Tutto sommato per i Mondiali di Nuoto – Roma2009, evento italiano, era probabile che il Comitato stringesse accordi con i fornitori italiani di scarpette da ginnastica, così come tutto il resto dell’abbigliamento della divisa: cappellino blu, magliette bianche con i loghi stampati, shorts, calzini e marsupio.

Vesciche & puzza dei piedi con le Superga anni ‘80 erano assicurate, ma erano altri tempi. Tempi in cui correvamo nella polvere degli oratori per pomeriggi interi, sotto il sole, senza aria condizionata e senza fermarci mai. Eravamo bambini, le scarpe della Puma non esistevano e le Nike non erano così diffuse come oggi.
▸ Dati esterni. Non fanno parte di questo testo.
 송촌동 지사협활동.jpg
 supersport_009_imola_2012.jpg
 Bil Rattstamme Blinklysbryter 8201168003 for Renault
Guardiamo la foto ingrandita delle Superga dei volontari: poteva andarci molto peggio! Online ci sono tutte le collezioni Superga sul sito della KappaStore.

E’ vero: il tricolore fa un po’ mascotte e le scarpe superga da uomo non sono il massimo; sono discutibili se associate a pantaloni che non coprono la caviglia. Ma siamo volontari e non dobbiamo dimenticarlo. Il nostro compito è anche

onorare e rispettare la divisa che indossiamo

come dice il Manuale di Formazione. Bisogna aggiungere che siamo “un modello, un simbolo del mondiale ed avremo grande visibilità”. Siamo obbligati a levarci l’uniforme quando finisce il turno e circolare in borghese.

Tricolore o superga blu, non è una decisione che spetta a noi.